Task material Start Marker

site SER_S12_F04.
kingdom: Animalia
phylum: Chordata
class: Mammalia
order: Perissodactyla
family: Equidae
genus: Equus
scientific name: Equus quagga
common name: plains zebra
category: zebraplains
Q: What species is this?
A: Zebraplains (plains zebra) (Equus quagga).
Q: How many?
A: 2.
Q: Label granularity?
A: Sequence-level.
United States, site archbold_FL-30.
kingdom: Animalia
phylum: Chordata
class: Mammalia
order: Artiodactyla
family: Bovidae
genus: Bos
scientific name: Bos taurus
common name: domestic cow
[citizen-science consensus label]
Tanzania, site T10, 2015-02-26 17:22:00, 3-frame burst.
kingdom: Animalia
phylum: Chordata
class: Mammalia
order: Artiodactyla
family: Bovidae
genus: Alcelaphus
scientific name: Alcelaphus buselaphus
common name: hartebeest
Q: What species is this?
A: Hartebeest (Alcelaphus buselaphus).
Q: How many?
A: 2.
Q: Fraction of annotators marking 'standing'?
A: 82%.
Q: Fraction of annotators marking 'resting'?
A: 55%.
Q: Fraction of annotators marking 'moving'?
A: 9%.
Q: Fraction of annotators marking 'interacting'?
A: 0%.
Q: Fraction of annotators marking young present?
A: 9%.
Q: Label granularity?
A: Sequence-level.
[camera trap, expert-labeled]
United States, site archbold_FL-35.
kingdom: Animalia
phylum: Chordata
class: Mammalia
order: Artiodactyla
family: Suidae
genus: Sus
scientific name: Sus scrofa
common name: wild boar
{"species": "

Task material End Marker

- Your assignment
Locate and copy each line in the data above that includes the word "scientific".

- Reply
scientific name: Equus quagga
scientific name: Bos taurus
scientific name: Alcelaphus buselaphus
scientific name: Sus scrofa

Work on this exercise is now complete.